Contratti di sviluppo, dote di 1,7 miliardi alle imprese

Ammonta a 1,7 miliardi lo stanziamento per fornire sostegno al sistema di produzione di strumenti utili per la transizione ecologica, le tecnologie a zero emissioni nette, la competitività e la resilienza delle catene di approvvigionamento strategiche.

Le risorse sono impiegate con il ricorso allo strumento agevolativo dei contratti di sviluppo. La novità è emersa il 14 giugno con l’approvazione del testo del decreto direttoriale del ministero delle Imprese e del Made in Italy per l’apertura di un nuovo sportello nell’ambito della Missione 1, componente 2, investimento 7 del Pnrr.

Programmi di sviluppo

I programmi di sviluppo devono avere a oggetto la realizzazione di un programma di sviluppo industriale oppure di tutela ambientale, da parte di una o più imprese. Questa realizzazione deve implicare uno o più progetti di investimento ed eventualmente progetti di ricerca, sviluppo e innovazione.
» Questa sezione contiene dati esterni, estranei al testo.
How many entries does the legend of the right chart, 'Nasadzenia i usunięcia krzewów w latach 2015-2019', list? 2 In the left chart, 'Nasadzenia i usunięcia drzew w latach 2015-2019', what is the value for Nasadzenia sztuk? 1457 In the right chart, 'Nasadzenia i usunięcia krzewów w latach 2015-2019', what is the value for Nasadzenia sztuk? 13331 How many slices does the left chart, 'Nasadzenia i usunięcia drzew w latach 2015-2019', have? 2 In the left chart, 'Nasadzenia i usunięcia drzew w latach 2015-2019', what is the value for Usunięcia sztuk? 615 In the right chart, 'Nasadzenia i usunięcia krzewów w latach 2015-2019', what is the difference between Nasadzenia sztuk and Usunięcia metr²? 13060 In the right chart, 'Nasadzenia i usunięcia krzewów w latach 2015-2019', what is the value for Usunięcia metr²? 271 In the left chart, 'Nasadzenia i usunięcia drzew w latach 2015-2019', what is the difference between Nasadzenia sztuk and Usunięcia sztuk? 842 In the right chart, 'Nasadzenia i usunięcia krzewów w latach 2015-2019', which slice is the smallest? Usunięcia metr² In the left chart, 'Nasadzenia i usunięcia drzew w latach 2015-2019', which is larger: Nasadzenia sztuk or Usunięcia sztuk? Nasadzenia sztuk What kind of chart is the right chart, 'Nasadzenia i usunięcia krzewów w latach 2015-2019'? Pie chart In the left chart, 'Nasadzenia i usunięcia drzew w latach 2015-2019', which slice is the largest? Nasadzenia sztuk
I programmi di sviluppo possono riguardare la produzione di componenti chiave dei macchinari e delle attrezzature coinvolte nella produzione dei dispositivi utili per la transizione ecologica come batterie, pannelli solari, turbine eoliche, pompe di calore, elettrolizzatori e dispositivi per la cattura e per lo stoccaggio del carbonio.

Gli investimenti possono essere finalizzati anche a predisporre il recupero delle materie prime critiche necessarie per la produzione degli stessi dispositivi citati come il magnesio, il litio, il nichel, il fosforo, il tantalio, il rame, la grafite naturale, l’arsenico e molti altri.

In ogni caso, in calce al decreto pubblicato sono riportate, come allegati, anche le specifiche in merito agli interventi reputati ammissibili e alle suddette materie.

Investimenti non ammissibili

Ai fini del rispetto del principio Dnsh, non sono in ogni caso ammissibili attività e attivi connessi ai combustibili fossili, compreso l’uso a valle, a eccezione di quelli adoperati nella produzione di energia elettrica e/o di calore a partire dal gas naturale, come pure nelle relative infrastrutture di trasmissione e di distribuzione.

Sono escluse anche attività e attivi nell’ambito del sistema di scambio di quote di emissione dell’Ue (Ets) che generano emissioni di gas a effetto serra previste che non sono inferiori ai parametri di riferimento, a eccezione di attività e attivi per i quali l’uso di combustibili fossili è temporaneo e tecnicamente inevitabile per una transizione tempestiva verso il funzionamento senza combustibili fossili.

Agevolazioni e regimi di aiuto

Le agevolazioni sono concesse nei limiti e nelle forme previste a seconda delle aree e della dimensione delle imprese.

Le domande di agevolazione possono essere inoltrate dalle 12 del 27 giugno 2024, tramite sportello. E dovranno essere presentate, a pena di invalidità, secondo modalità e modelli disponibili nella sezione dedicata ai contratti di sviluppo del sito www.invitalia.it.

Obblighi dei beneficiari

Le imprese beneficiarie devono impegnarsi nel rispetto degli obblighi pertinenti, scaturiti dalla normativa europea e nazionale.

Devono rispettare il principio Dnsh, comunicare i dati relativi al titolare effettivo destinatario dei fondi, l’assenza di doppio finanziamento e gli obblighi in materia di comunicazione, informazione e conservazione della documentazione progettuale.